No tiene dudas el corrector sobre que está cometiendo un error estúpido, de que estas visitas van a ser recordadas, en su justo momento, como expresiones particularmente odiosas de una malicia perversa, Sabía usted el mal que había hecho, y a pesar de ello no tuvo la hombría, dirían la hombría, la franqueza, la honradez de confesar por su propio arbitrio, dirían arbitrio, se quedó esperando los acontecimientos, riéndose por dentro, perversamente, insisto en la palabra, burlándose de nosotros, y la vulgaridad de estas últimas palabras desentonará del discurso reprensivo y moralizador. Sería inútil explicarles que están equivocados, que Raimundo Silva sólo iba en busca de una tranquilidad, de un alivio, Aún no lo saben, suspiraba cada vez, pero alivio y tranquilidad duraban poco, era sólo entrar en casa e inmediatamente se sentía más cercado de lo que Lisboa estuvo alguna vez.

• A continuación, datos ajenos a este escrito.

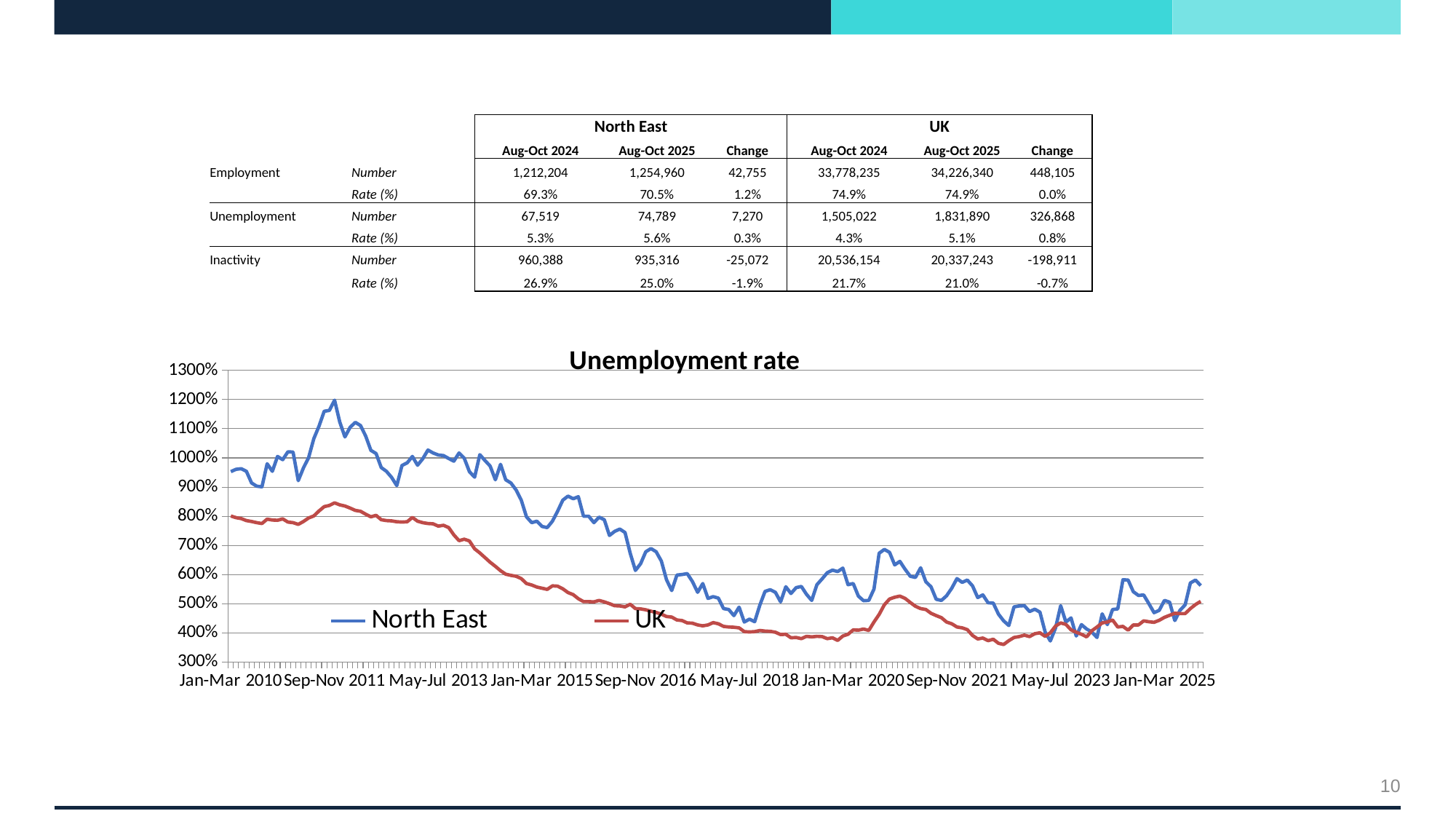
How many series does the legend of the "Unemployment rate" chart list? 2 In the "Unemployment rate" chart, which series reaches the highest value over the whole period? North East In the "Unemployment rate" chart, is the UK value at Jan-Mar 2015 greater or less than 500%? greater In the "Unemployment rate" chart, does the North East line overall rise or fall from Jan-Mar 2010 to Jan-Mar 2025? Fall In the "Unemployment rate" chart, is the highest point of the North East line greater or less than 1100%? greater In the "Unemployment rate" chart, is the UK value at Jan-Mar 2010 greater or less than 900%? less What are the two series shown in the "Unemployment rate" chart? North East and UK What kind of chart is the "Unemployment rate" chart? Line chart In the "Unemployment rate" chart, which series is higher at Jan-Mar 2010, North East or UK? North East In the "Unemployment rate" chart, does the UK line overall rise or fall from Jan-Mar 2010 to Jan-Mar 2025? Fall In the "Unemployment rate" chart, which colour is the UK line? Red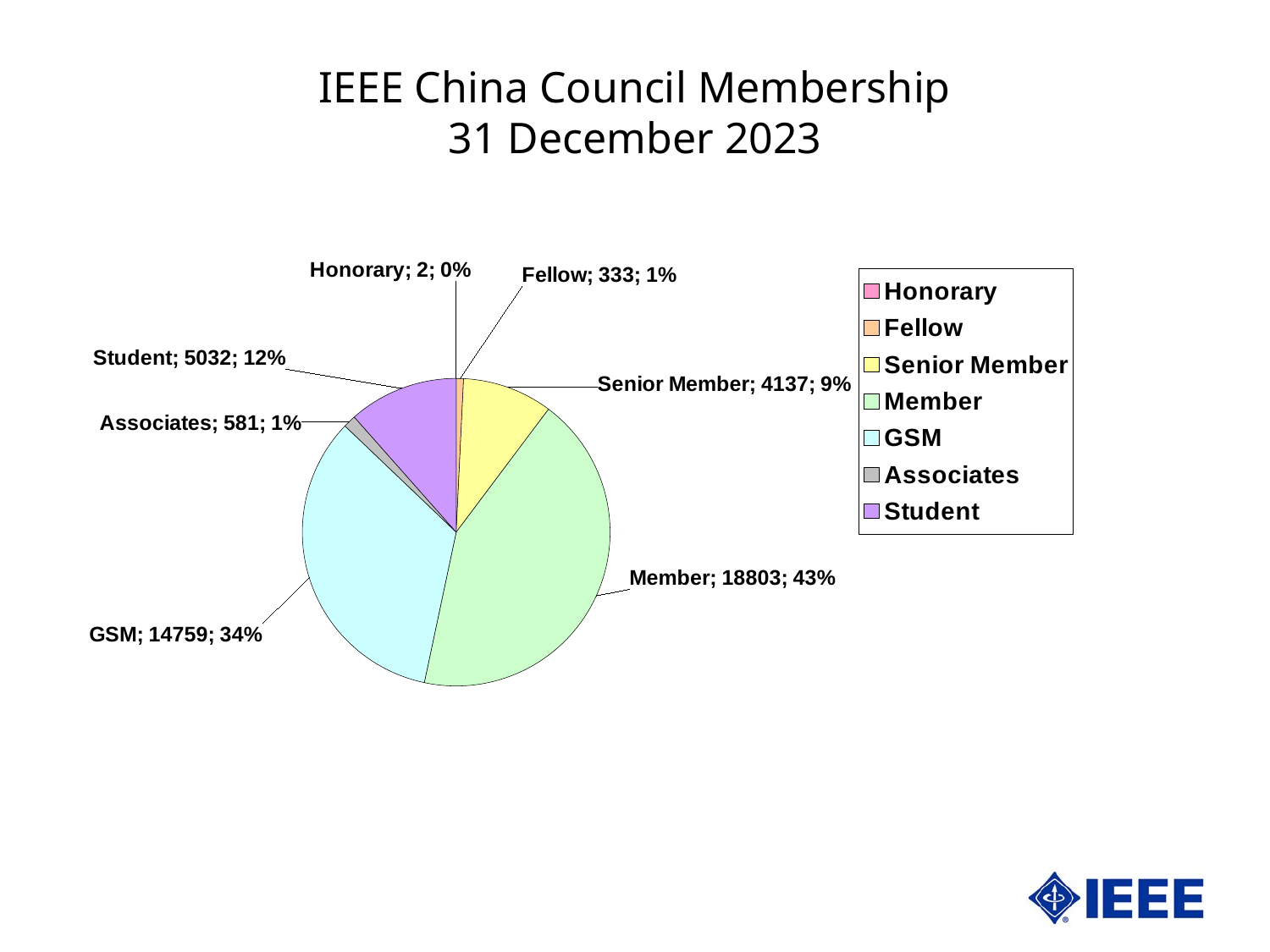
How many entries does the legend list? 7 What kind of chart is shown on the slide? pie chart What is the title of the chart? IEEE China Council Membership 31 December 2023 What is the value for GSM? 14759 What share of the pie does Senior Member represent? 9% Which is larger, Associates or Fellow? Associates Which category has the smallest slice? Honorary What is the difference between the Member and GSM values? 4044 Which category has the largest slice? Member How many members are in the Member category? 18803 How many categories does the pie chart have? 7 What share of the pie does Student represent? 12%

Como no era supersticioso, no contaba con que algo desagradable pudiera ocurrirle en el día decimotercero, Sólo a la gente dada a agüeros le suceden contratiempos o infelicidades en el día número trece, yo nunca me he orientado por comportamientos inferiores, ésa sería probablemente su respuesta si alguien le hubiera sugerido la hipótesis. Este escepticismo de principio explica que su primer sentimiento fuera de irritada sorpresa al oír, en el teléfono, la voz de la secretaria del director, Señor Silva, queda convocado a una reunión, hoy a las cuatro, lo dijo así, secamente, como si estuviera leyendo un aviso escrito, cautelosamente redactado para que no faltase en él ninguna palabra indispensable ni otra se entrometiera que pudiese disminuir el efecto de aflicción mental, de lógico desgarro, ahora que sorpresa e irritación no tienen ya sentido ante la evidencia de que el día decimotercero tampoco ahorra sinsabores a los espíritus fuertes, aparte de gobernar a los que no lo son. Colgó el teléfono muy lentamente y miró alrededor, con la impresión de ver que la casa oscilaba, Bueno, ya está, dijo. En momentos como éste, el estoico sonreiría, si es que esa especie clásica no se ha extinguido completamente para dejar espacio libre a las evoluciones del cínico moderno, a su vez de mínima semejanza con su antepasado filosófico y pedestre. Sea como fuere hay una pálida sonrisa en el rostro de Raimundo Silva, su aire de víctima resignada se tempera con una viril tristeza, es lo que más se encuentra en las novelas de personaje, leyendo se aprende mucho.